Through this research, we constructed models that connect the walker’s gait kinematics and the observer’s perception of attractiveness. Results suggested two models behind gait attractiveness in both barefoot and high-heel walking: one composed of trunk and head silhouette factors and the other of physique, trunk silhouette, and health-related gait factors. These models clarified the gait kinematics and physique factors that lead to gait attractiveness and femininity.

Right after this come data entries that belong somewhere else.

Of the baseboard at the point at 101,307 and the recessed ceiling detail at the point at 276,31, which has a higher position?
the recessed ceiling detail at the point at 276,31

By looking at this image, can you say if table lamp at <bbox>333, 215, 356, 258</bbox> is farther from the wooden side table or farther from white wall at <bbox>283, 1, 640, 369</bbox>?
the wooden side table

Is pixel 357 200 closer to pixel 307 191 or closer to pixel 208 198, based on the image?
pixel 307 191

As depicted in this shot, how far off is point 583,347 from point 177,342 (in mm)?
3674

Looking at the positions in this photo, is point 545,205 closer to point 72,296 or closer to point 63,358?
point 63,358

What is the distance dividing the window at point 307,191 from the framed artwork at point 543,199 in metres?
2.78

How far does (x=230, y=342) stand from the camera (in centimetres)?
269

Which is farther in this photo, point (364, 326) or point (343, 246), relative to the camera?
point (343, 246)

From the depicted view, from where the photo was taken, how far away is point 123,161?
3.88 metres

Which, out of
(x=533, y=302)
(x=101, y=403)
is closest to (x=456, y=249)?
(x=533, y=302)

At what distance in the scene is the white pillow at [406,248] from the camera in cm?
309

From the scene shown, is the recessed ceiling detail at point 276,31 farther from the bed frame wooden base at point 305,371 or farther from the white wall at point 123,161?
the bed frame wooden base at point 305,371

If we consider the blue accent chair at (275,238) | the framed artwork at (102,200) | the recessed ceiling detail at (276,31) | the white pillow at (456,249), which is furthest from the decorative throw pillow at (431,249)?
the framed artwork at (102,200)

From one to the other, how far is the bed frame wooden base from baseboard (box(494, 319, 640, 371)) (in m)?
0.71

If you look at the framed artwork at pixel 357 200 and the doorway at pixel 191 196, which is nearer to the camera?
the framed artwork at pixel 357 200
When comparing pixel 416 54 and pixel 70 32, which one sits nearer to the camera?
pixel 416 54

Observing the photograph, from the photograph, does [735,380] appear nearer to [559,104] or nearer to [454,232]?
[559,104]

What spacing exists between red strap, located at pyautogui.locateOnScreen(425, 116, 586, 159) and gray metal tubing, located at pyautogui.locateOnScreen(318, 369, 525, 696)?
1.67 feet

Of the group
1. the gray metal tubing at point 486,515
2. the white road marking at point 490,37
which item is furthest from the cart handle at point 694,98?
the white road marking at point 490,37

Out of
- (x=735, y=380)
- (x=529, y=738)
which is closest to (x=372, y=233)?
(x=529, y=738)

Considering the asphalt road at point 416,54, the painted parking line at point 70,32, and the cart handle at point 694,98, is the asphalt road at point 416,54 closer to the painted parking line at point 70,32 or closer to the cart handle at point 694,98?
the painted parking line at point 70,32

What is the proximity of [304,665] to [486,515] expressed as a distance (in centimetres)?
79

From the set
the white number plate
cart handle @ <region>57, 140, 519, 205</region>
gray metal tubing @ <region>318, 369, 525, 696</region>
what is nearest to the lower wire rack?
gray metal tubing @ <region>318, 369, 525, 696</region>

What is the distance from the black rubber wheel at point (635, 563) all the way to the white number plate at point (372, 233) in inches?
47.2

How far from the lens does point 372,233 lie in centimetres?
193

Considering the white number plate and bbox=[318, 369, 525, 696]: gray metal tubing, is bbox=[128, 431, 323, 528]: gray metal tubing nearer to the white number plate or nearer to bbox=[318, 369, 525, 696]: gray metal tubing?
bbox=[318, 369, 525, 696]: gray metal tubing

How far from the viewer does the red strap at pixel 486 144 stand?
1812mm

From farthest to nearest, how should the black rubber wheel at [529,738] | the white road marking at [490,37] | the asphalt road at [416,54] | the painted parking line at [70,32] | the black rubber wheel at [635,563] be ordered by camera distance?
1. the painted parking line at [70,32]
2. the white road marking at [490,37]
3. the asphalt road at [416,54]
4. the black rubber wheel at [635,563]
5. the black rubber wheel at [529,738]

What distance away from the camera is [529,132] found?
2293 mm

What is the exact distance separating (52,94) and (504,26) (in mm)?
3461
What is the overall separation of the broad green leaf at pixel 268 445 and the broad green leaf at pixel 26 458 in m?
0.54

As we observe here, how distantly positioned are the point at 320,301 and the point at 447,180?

Thus, we could conclude that the theoretical foundation of female gait attractiveness is based on the walkers’ physique (low BMI), a trunk silhouette that emphasizes the feminine form (lumbar curvature and backward arm swing), head silhouette (forward tilt and less horizontal shaking), and health- and age-related gait parameters such as cadence and knee extension. Since predicting the target variable from SEM-based models is possible76, these parameters may be used to predict gait attractiveness and femininity values. The study’s results have deepened our understanding of mechanisms underlying nonverbal interpersonal cognition through physical movement. In addition, business (e.g., fashion-related industries77) and education’s78 current expansion on the Metaverse is expected to increase demand for algorithms that artificially generate biological motions affecting interpersonal impressions and facilitating interpersonal communication. This study’s results can contribute to such industries’ development through the possibility of generating attractive gait motions.